Dari Sepak Bola ke Instrumen: Kekuatan Ekonomi Dunia

Selasa 07-07-2026,08:33 WIB
Oleh: Sukarijanto*

Dalam satu periode, klub-klub Tiongkok mampu membayar pemain asing jebolan Premier League, Bundesliga, dan Capolista dengan nilai transfer dan gaji fantastis demi membangun daya tarik liga domestik.

Tebersit pertanyaan kritis: mengapa sepak bola bisa menjadi mesin ekonomi? Jawabannya terletak pada efek ganda. Satu pertandingan sepak bola bukan hanya aktivitas atlet di lapangan. 

Ia menggerakkan hotel, restoran, transportasi, UMKM, media penyiaran, industri tekstil, digital marketing, hingga ekonomi kreatif. Stadion modern menjadi pusat ekonomi kawasan.

Kombinasi: Inovasi dan Kreativitas Ekonomi

Ekonom Joseph Schumpeter pernah menekankan bahwa pertumbuhan ekonomi lahir dari inovasi dan penciptaan kombinasi baru dalam aktivitas ekonomi. Sepak bola modern adalah contoh nyata bagaimana hiburan dikombinasikan dengan teknologi, media, kapital global, dan budaya populer menjadi industri bernilai tinggi.

Sementara itu, ekonom lain, Richard Florida, menjelaskan bahwa ekonomi modern bertumpu pada kreativitas, talenta, dan ekonomi budaya. Dalam konteks ini, sepak bola adalah bagian dari ekonomi kreatif global yang menjual pengalaman emosional, identitas, dan loyalitas massa.

Bahkan, Simon Kuper dan Stefan Szymanski dalam buku Soccernomics menunjukkan bahwa sepak bola tidak bisa lagi dipahami sekadar olahraga karena ia telah menjadi cermin struktur ekonomi, politik, dan kapitalisme global.

Di titik itulah, muncul perbedaan mendasar antara sepak bola sebagai olahraga dan sepak bola sebagai industri kapitalis. Sebagai olahraga, sepak bola bertumpu pada nilai sportivitas, kesehatan fisik, solidaritas sosial, dan kebanggaan komunitas.

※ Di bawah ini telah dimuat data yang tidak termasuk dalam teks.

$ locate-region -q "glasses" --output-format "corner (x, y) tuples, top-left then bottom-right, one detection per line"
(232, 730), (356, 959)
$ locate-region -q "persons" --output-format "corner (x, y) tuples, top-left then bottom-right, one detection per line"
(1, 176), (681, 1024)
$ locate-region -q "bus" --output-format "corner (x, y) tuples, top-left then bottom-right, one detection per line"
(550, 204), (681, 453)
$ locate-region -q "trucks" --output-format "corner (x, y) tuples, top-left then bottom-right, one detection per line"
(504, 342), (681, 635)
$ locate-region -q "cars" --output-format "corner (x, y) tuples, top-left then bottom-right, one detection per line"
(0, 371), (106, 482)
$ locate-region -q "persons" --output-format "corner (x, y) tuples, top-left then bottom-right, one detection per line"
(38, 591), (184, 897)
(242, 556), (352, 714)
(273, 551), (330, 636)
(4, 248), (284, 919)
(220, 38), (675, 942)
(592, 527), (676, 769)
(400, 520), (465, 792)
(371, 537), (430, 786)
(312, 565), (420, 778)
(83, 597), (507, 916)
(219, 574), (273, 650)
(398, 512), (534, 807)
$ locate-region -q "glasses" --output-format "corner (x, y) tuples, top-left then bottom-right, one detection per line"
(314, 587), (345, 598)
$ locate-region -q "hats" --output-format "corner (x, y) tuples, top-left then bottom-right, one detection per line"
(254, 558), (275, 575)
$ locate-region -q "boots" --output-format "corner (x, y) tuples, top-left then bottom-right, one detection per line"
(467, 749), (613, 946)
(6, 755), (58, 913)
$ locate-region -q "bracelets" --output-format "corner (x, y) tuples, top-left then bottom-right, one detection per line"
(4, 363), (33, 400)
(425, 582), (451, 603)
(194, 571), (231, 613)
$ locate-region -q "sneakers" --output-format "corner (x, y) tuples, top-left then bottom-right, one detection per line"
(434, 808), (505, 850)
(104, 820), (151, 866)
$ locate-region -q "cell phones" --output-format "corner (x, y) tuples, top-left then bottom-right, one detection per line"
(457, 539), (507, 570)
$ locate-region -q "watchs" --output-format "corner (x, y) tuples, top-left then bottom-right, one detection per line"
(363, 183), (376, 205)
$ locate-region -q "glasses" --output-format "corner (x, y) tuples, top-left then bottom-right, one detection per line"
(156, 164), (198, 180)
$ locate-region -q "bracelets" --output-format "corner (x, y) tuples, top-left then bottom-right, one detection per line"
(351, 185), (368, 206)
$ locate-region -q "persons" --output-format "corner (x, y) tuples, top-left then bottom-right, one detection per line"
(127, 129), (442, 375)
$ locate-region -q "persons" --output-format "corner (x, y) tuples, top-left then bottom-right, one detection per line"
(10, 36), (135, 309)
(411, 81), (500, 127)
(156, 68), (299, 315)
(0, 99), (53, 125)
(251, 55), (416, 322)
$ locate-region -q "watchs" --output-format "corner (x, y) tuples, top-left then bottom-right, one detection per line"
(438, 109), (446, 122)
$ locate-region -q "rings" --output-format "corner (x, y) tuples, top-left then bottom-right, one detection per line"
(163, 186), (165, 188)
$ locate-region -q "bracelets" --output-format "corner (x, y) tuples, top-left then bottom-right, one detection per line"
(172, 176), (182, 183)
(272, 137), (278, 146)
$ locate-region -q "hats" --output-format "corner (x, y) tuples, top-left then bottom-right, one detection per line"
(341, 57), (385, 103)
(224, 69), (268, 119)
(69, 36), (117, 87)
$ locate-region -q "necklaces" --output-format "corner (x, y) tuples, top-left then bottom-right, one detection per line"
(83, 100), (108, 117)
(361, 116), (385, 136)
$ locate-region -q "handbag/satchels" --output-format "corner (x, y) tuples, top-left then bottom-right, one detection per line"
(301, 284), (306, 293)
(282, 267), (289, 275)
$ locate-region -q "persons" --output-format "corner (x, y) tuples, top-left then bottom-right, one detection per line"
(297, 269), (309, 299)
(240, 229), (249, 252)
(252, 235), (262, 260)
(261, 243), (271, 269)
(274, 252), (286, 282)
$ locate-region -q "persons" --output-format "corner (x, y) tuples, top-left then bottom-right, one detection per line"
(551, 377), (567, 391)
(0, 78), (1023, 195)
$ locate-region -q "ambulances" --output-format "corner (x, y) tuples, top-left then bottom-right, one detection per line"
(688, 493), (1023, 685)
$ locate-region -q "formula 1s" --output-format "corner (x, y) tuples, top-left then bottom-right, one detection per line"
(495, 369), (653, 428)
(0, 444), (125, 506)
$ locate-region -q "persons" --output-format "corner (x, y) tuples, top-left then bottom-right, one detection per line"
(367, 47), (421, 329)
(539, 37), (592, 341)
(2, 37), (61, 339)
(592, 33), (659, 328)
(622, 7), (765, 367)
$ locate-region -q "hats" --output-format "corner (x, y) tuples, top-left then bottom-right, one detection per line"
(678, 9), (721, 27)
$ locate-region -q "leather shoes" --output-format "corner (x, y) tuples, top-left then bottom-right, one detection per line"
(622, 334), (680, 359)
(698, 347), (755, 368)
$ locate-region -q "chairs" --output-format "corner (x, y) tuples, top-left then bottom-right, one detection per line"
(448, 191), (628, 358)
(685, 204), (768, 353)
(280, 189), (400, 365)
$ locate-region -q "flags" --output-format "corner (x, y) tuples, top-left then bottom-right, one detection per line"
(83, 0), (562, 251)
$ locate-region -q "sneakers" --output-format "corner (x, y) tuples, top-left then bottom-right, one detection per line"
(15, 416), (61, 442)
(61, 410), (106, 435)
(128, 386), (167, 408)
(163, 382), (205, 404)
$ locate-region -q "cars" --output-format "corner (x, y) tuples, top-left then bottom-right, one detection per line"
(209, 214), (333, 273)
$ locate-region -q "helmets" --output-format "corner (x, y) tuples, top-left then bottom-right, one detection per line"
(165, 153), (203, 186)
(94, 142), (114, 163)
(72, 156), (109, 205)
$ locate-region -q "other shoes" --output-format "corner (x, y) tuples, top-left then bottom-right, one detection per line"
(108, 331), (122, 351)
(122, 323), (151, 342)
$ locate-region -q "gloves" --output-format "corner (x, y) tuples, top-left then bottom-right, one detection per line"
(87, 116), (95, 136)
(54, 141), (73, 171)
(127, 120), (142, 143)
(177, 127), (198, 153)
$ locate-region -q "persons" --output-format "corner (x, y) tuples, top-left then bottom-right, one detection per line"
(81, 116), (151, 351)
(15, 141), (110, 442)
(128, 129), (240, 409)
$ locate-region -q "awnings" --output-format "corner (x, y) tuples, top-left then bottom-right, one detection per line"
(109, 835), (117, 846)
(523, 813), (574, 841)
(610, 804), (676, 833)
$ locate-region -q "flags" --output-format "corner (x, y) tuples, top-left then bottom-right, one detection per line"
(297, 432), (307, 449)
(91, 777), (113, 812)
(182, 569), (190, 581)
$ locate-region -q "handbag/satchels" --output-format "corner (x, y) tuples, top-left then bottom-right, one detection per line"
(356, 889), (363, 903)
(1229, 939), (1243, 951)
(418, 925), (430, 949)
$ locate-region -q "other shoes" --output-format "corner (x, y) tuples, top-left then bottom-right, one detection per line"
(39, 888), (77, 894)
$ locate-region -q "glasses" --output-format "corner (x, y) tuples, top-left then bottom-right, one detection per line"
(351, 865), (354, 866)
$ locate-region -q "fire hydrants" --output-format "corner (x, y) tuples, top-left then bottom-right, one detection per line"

Tujuan utamanya adalah kompetisi yang fair dan pengembangan manusia. 

Namun, ketika sepak bola masuk ke logika industri kapitalisme modern, orientasinya berubah: kemenangan bukan hanya soal trofi, melainkan juga valuasi bisnis, pertumbuhan pasar, monetisasi penonton, dan akumulasi kapital. 

Klub tidak lagi sekadar representasi daerah, melainkan korporasi global yang menghitung engagement digital, market share internasional, dan return on investment dari setiap pemain yang dibeli.

Nilai industri sepak bola dunia saat ini diperkirakan melampaui USD600 miliar jika menghitung seluruh rantai ekonomi globalnya: hak siar, sponsor, taruhan legal, merchandise, pariwisata olahraga, transfer pemain, hingga ekonomi digital. 

Sponsor utama klub-klub elite dunia bernilai ratusan juta dolar. Adidas, Nike, Puma, Emirates, hingga perusahaan teknologi menjadikan sepak bola sebagai medium pemasaran paling efektif karena daya penetrasi emosionalnya sangat kuat.

Di sinilah letak pelajaran penting bagi negara berkembang: sepak bola bukan pengeluaran konsumtif apabila dikelola sebagai industri. Ia dapat menjadi sumber devisa, pencipta lapangan kerja, sekaligus alat diplomasi budaya.

Sayang, banyak negara yang masih terjebak melihat sepak bola sebagai urusan euforia sesaat. Stadion dibangun tanpa ekosistem bisnis. Kompetisi berjalan tanpa tata kelola profesional. 

Akademi untuk usia muda tidak terkoneksi dengan industri olahraga global. Akibatnya, talenta besar lahir, tetapi nilai ekonominya bocor ke luar negeri.

Padahal, bangsa yang besar adalah bangsa yang mampu mengubah seluruh potensi sosial menjadi produktivitas ekonomi. Negara-negara maju memahami bahwa industri modern tidak selalu berbentuk pabrik baja, reaktor nuklir, atau kilang minyak.